63・2混乱
角から現れた沢山の近衛。手には剣。明らかな敵意。
「部屋に入って扉に鍵を!」
ブルーノが叫びながら剣を抜く。
だけどルクレツィアが。
振り向くと、走るルクレツィアを追い越したラルフ。その先に。クリズウィッドとウェルナーを部屋に突き飛ばし、扉を閉めようとするジョナサン。彼の背後に剣を振り上げた近衛……。
「ジョナサン!!」
ルクレツィアの叫び声。
「アンヌローザ! 入って!」
シンシアの叫び声。
首が宙を舞った。
思わず目をつぶる。
怒号と剣のかち合う音。
「もう大丈夫ですよ」
優しい声。目を開けるとブルーノが私を見おろしている。
私はいつの間にか床に座りこんでいた。
シンシアはアレンに抱きしめられて立っている。
ルクレツィア!
振り返ると彼女は床にへたりこみ、ジョナサンを抱き締めて声を上げて泣いていた。それをジョナサンが抱き返している。ジョナサン! 無事だったんだ!

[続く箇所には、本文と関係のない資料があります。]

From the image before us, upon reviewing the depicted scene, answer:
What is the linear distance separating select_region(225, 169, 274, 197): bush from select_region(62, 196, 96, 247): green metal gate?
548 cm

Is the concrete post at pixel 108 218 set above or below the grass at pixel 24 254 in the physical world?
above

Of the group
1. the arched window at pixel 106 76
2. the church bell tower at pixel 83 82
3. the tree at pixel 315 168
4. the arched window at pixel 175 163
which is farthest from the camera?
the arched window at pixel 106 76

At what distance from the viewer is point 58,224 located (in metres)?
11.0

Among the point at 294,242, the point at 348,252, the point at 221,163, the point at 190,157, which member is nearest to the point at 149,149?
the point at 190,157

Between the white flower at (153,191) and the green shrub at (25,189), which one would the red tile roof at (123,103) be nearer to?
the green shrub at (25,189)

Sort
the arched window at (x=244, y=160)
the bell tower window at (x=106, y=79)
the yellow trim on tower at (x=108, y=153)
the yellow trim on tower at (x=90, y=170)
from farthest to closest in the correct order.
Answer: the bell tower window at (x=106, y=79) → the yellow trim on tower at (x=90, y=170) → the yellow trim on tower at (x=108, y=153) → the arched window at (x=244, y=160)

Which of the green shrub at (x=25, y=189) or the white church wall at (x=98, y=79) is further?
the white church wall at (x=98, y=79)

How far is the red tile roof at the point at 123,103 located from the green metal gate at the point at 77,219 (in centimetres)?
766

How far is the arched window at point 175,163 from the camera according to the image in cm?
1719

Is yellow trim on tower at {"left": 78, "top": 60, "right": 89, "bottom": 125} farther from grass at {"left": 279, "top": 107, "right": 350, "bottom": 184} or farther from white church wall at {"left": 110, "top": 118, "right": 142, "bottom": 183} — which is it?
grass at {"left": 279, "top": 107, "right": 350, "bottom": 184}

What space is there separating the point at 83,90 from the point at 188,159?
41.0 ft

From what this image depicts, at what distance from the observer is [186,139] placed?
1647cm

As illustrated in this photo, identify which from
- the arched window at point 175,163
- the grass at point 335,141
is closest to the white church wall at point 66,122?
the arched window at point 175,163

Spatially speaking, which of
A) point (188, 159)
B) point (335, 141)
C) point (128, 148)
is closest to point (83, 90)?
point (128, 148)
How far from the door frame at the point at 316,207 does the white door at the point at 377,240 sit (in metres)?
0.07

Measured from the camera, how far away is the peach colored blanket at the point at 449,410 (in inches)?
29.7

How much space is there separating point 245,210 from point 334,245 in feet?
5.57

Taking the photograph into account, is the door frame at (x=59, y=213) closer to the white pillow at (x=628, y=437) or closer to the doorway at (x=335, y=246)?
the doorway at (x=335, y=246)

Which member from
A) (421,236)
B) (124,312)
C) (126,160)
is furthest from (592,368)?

半開きの扉の脇に腰を抜かした様子のクリズウィッドとウェルナー。
床に倒れている沢山の近衛。
その中に立っている血まみれの剣を持ったラルフが、同じ様相の人物に
「来てくれなければ危なかった」と話しかける。
「そっちも襲撃されたのか」
と私の隣からブルーノが声をかける。
彼はうなずいた。
「帰りついて警備隊が減ったところをやられた」
「王妃殿下は?」
「無事だ」
角からバラバラと、今度は警備隊がやってきた。
隊長らしき男が
「ご無事か!」と叫ぶ。
「クリズウィッド殿下他五名は無事だ」とラルフの隣の男が答える。彼は全身血まみれだ。手に持つ剣からは血が滴っている。
視線が合う。
彼は目を伏した。
それからため息。
彼は目を上げ、再び視線が合う。
「……嘘をついてすまなかった。ルカは私だ」
クラウスはそう言って、また目を伏せた。